0000000598007499 0000000000000006
-- set PRIM register for SPRITE with texturing flag on
0000000000000016 0000000000000000
-- 1 loop setting 6 registers - ST, RGBAQ, XYZ2x2
6000000000000001 0000000000512512
-- ST = 0,0 Q = 1.0
0000000000000000 000000003f800000
-- RGBA = (0x80,0x80,0x80,0x80)
0000008000000080 0000008000000080
-- top left corner coordinate
00007e8000007880 0000000000000000
-- ST = 1.0, 1.0 Q = 1.0
3f8000003f800000 000000003f800000
-- RGBA = (0x80,0x80,0x80,0x80)
0000008000000080 0000008000000080
-- bottom left corner coordinate
00008b0000008500 0000000000000000
-- draw finish
1000000000008001 000000000000000e
0000000000000001 0000000000000061
The obvious but not very satisfying way to solve this is to simply add 1 to the TW and TH fields of the TEX0 register when running on real hardware. This is equivalent to doubling the width and height. This sucks but is easy to implement and produces the correct results on hardware (but incorrect results on PCSX2).

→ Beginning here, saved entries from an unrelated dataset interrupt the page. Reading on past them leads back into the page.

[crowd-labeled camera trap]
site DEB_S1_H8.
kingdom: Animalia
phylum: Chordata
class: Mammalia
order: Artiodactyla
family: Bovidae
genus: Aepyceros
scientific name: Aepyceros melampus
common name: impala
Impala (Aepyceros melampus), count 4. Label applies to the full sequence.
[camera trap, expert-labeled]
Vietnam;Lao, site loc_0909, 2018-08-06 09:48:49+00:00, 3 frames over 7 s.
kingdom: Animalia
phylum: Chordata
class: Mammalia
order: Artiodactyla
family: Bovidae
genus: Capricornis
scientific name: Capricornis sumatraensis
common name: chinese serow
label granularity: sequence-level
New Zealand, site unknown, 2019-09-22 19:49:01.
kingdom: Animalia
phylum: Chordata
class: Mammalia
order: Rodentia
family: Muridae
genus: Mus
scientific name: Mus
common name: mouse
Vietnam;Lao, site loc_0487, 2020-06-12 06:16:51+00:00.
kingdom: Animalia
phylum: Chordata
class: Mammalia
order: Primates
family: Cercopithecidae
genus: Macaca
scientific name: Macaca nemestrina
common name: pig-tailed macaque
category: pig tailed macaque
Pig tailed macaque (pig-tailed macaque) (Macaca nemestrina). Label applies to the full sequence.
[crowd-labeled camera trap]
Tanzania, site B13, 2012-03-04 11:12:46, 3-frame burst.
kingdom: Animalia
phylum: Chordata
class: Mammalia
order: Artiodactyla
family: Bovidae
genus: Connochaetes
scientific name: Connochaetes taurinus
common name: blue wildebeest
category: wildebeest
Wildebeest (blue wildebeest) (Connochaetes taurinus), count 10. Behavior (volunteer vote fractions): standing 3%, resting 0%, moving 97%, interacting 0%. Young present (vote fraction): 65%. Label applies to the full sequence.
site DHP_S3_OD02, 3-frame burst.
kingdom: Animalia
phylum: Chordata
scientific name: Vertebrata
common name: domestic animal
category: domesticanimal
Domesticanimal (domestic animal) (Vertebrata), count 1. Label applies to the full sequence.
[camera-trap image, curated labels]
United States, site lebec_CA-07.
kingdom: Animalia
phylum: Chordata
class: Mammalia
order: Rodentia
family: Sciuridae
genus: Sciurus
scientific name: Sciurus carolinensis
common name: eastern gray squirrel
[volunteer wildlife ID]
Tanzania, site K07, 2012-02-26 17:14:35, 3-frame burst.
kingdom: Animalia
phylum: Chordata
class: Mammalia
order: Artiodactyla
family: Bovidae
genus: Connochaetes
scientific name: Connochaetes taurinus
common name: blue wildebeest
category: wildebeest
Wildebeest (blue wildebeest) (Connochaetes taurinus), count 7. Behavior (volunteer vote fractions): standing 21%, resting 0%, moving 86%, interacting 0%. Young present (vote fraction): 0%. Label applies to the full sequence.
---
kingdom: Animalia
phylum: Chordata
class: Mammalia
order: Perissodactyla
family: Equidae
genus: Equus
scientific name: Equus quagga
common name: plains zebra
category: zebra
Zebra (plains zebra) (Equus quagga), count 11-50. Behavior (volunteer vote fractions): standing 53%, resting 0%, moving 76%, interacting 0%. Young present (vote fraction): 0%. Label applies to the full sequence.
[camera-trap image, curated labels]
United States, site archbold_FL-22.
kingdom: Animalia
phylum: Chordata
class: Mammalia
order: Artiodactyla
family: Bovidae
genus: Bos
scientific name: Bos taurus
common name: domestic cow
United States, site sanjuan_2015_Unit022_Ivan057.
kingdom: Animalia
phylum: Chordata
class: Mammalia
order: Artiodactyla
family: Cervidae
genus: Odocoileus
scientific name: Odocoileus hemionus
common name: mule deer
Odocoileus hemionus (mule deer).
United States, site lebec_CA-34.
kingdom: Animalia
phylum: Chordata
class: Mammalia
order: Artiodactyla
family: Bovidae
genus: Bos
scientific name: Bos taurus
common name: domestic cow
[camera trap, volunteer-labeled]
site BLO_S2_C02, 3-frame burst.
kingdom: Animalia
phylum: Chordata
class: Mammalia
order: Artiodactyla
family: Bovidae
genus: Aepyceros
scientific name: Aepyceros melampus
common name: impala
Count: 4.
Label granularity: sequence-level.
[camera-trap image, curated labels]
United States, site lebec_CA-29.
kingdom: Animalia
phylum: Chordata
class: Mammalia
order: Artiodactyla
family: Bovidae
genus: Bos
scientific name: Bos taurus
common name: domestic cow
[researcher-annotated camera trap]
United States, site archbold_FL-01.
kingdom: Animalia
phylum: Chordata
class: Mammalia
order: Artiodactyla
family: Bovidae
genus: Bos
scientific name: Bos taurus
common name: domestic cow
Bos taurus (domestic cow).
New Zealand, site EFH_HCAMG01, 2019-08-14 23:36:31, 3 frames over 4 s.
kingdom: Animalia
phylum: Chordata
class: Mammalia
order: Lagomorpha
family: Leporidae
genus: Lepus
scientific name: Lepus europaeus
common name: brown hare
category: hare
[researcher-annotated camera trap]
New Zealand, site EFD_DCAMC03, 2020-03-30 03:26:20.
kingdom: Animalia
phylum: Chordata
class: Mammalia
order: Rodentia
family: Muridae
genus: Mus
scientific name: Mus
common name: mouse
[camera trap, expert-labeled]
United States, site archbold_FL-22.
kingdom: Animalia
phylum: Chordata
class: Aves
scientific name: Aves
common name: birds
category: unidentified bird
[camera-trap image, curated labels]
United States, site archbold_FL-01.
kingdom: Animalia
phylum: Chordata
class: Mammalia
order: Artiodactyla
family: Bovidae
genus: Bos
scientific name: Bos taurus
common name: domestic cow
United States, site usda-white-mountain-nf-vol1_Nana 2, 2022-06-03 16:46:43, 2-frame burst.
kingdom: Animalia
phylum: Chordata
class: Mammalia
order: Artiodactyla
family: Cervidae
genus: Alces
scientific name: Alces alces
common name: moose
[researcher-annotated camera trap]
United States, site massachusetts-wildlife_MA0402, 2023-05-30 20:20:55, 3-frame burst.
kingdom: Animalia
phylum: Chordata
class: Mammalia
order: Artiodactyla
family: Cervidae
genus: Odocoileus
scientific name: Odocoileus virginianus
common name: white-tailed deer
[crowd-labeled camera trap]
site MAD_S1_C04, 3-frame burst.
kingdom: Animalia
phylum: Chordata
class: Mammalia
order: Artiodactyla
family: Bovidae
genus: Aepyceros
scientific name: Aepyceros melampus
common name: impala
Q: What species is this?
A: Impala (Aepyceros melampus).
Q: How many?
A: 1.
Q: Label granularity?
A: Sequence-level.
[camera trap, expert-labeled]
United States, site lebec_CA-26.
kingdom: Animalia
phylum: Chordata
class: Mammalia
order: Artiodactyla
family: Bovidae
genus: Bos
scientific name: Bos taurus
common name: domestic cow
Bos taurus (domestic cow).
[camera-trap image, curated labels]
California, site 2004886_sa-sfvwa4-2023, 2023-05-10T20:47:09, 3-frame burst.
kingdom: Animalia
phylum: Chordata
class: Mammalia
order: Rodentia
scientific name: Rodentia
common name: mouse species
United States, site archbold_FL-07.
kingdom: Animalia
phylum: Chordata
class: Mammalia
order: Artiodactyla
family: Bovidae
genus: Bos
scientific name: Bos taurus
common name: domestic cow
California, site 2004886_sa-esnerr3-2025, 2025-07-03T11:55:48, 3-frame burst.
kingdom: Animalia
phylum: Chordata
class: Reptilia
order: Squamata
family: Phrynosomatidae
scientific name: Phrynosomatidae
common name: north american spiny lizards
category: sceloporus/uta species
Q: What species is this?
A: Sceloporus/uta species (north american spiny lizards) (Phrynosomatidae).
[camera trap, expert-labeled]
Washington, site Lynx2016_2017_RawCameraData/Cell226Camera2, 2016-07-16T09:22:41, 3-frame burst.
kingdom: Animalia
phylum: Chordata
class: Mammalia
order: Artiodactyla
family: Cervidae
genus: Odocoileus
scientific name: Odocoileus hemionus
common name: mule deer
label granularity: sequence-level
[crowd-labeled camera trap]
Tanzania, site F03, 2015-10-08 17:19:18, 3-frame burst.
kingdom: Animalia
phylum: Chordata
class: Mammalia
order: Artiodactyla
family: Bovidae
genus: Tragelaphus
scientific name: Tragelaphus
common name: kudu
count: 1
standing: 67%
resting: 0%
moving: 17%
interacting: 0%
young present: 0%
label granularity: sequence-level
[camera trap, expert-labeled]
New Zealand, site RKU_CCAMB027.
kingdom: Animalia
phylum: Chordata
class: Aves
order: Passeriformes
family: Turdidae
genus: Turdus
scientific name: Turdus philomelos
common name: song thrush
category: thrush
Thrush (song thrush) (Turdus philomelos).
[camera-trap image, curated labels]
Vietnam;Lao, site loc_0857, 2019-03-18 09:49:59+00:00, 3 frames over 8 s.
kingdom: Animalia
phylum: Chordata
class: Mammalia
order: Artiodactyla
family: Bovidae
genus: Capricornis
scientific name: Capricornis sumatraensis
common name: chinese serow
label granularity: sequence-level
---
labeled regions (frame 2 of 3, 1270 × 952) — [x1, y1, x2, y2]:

I am not sure if there is a difference in my DMA buffer data between PS2 and PCSX2 as ps2client is not printing to stdout. CI would appreciate if someone ran this code on hardware and pastee a DMA buffer dump from a single frame in the comments for comparison!
Hey there, this is interesting. Is there any chance you can provide a precompiled version in your dist folder?